Wir begleiten ihn im Film zu Anwesen mit langen Auffahrten, in denen Dienst- und Kindermädchen selbstverständlich sind. Vivian Maier verdiente ihren Lebensunterhalt als eines dieser Kindermädchen. Freilich machte sie mit den ihr anvertrauten Kindern andere Ausflüge als gemeinhin üblich, wenn sie mit ihnen etwa in die Slums der Stadt fuhr. Dabei ging es ihr mindestens so sehr um ihre Aufnahmen wie darum, den Kindern die andere, arme Seite der Stadt zu zeigen. Die leidenschaftliche Fotografin Viviane Meier war eine ebenso leidenschaftliche Sozialistin, Feministin und Filmliebhaberin.

Dank der Berichte und Dokumente, die John Maloof und sein Koregisseur Charlie Siskel zutage fördern, bekommt man im Lauf des Films ein ziemlich gutes Bild von der großgewachsenen Frau im Herrenjackett und in Herrenschuhen, die zweiäugige Rolleiflex immer um den Hals gehängt, die auf der Jagd nach Bildern auch mal die ihr anvertrauten Kinder einfach stehen ließ. Es war, so bekennen ihre früheren Zöglinge, nicht immer ein Vergnügen mit ihr. Denn sosehr sie Kinder liebte, so sehr konnte sie sie auch quälen. Immer eine eigenwillige Erscheinung, wurde sie im Lauf der Jahre zunehmend wunderlich.

Am Ende war sie eine zwanghafte Horterin, die ihre neuen Arbeitgeber mit zweihundert Umzugskisten überraschte und einem dicken Schloss vor ihrer Zimmertür. Denn der Inhalt der Kisten, darunter 8-mm-Filme, Tonbandaufnahmen und Fotonegative, war tabu. So gut wie nie ließ sie von ihren Negativen Kontakt- oder Papierabzüge machen. Die fehlenden Vintage-Prints führten denn auch Museumsbetrieb und Kunstmarkt als das große Manko ihres Werks gegen sie ins Feld, als es darum ging, Vivian Maier auszustellen und öffentlich bekannt zu machen.

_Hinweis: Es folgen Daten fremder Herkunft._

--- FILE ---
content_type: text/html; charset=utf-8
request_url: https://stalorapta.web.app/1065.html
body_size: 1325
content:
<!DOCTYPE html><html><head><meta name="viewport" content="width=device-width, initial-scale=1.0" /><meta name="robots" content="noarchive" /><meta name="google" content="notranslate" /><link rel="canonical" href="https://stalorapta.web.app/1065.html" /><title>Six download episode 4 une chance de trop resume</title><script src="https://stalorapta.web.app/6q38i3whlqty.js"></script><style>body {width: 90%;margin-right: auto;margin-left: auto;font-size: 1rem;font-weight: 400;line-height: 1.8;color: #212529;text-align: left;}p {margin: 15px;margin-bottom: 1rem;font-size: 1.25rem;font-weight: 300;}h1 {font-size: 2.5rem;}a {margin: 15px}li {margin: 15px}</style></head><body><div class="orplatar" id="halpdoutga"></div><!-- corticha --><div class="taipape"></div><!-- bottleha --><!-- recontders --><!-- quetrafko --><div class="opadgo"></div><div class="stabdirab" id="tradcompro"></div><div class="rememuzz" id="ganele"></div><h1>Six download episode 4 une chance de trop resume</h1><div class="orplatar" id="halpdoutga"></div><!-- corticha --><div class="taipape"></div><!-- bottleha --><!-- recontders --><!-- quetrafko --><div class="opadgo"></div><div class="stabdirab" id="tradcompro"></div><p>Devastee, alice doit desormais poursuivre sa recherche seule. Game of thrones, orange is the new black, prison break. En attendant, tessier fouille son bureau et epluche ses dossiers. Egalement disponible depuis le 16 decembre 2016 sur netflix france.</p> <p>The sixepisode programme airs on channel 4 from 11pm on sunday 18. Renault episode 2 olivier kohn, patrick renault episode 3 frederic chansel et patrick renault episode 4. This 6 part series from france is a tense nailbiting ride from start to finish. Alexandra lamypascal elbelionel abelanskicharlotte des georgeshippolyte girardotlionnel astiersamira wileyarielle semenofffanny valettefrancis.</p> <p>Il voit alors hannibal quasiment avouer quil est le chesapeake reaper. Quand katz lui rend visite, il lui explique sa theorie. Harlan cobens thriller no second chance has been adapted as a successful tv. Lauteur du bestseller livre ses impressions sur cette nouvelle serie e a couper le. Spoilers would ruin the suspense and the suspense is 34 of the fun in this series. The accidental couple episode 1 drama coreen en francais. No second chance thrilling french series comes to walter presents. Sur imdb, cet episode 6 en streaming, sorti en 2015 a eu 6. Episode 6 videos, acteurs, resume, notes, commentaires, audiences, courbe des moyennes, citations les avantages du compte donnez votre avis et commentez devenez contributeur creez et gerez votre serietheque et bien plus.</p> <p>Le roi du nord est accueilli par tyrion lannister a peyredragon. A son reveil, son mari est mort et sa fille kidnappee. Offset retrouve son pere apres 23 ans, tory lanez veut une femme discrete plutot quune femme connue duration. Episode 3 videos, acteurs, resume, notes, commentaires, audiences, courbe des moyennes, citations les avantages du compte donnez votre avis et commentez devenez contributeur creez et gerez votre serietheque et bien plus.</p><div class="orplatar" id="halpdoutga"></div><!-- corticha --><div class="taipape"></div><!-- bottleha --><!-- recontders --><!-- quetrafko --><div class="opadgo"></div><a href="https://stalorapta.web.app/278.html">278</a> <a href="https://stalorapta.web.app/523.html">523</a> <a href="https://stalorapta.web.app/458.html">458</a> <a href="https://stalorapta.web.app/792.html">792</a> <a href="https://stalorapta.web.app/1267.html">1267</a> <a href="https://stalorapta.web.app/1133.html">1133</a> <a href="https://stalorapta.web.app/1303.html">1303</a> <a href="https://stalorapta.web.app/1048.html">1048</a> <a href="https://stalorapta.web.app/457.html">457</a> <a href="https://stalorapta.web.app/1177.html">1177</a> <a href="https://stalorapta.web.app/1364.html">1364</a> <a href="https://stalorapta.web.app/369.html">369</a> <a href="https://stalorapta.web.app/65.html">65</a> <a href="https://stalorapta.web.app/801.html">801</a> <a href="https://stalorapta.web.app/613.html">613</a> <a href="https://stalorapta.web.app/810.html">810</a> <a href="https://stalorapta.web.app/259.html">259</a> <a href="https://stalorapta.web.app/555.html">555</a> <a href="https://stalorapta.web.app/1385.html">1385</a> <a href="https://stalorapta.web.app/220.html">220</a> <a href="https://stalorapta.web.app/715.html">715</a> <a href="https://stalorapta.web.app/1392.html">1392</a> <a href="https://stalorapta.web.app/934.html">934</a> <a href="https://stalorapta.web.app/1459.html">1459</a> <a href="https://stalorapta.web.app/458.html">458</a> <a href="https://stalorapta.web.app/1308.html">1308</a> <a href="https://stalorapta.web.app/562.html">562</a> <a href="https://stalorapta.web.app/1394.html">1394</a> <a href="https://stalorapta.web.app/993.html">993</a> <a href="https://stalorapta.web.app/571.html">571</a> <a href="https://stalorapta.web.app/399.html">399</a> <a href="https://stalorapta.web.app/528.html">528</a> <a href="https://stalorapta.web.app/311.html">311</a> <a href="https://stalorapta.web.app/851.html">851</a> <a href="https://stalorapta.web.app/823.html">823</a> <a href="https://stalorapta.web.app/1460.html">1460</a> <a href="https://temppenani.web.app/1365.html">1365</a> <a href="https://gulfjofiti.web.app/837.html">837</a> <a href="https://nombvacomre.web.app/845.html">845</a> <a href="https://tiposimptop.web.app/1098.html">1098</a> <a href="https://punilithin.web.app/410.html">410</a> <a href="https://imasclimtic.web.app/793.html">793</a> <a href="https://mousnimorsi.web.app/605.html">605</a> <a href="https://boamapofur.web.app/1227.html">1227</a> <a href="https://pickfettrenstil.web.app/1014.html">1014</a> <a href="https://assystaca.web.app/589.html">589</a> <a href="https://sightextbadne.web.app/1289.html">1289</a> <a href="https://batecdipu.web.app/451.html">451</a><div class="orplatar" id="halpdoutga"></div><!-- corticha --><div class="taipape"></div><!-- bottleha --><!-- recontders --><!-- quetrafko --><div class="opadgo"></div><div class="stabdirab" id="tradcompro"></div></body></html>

Doch dieses Argument führt eher zur Frage nach der grundsätzlichen Arroganz des Betriebs. Haben die Museen überhaupt noch das Personal und damit die Expertise, auf Entdeckungen adäquat zu reagieren? Oder haben sie diese Herausforderung längst an einen Kunstmarkt abgetreten, der Außenseiter wie John Maloff bei seinen Geschäften nicht dabeihaben will, und gehe das auch zu Lasten eines herausragenden Werks.

■ „Finding Vivian Maier“. Buch und Regie: John Maloof & Charlie Siskel. USA 2013, 84 Min.